Successful cancer treatment depends on how early the disease is detected.
Belle Jarvis said parents should have their children assessed “if on taking a photograph, you notice that you are seeing white in the child’s eye or looking directly at the child, you notice that you are seeing white looking back at you or you recognize that the child may have a lazy eye or both eyes are looking in different directions.”
Lorenzia Roberts’ told state media her son Karique John was diagnosed with retinoblastoma at 11 months old.
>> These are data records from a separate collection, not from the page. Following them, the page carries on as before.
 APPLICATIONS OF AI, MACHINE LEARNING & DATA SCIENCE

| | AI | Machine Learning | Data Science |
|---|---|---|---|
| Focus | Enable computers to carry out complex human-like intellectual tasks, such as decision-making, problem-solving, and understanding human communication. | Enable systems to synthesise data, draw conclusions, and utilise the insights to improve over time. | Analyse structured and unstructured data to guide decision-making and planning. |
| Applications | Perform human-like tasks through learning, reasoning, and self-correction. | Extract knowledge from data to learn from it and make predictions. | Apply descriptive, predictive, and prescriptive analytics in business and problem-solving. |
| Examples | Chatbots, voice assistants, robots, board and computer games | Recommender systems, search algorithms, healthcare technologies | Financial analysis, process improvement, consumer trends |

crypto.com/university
Roberts said “every day I took a picture of my son. I missed something wrong in his eyes and it was there.”
The mother, who took her child to Optometrist Dr. Jillia Bird for an assessment, said “Dr. Bird went back, and she was flipping through my pictures and she said it’s there and she’s flipping and she’s saying it’s there.”
The child was referred to the US-based St. Jude’s Children’s hospital where the tumor was successful removed.
“He did chemotherapy, he had chemo shots to the eyes, which is just basically getting the chemo injection to the sockets of the eyes. He did laser treatment also”, Roberts reported.
The mother said about halfway through the 9-month treatment a doctor reported “the tumour is gone and your son is fine. I was in shock and surprised”.
She advised other parents to be “more mindful, we need to watch more and take notice of the small stuff.”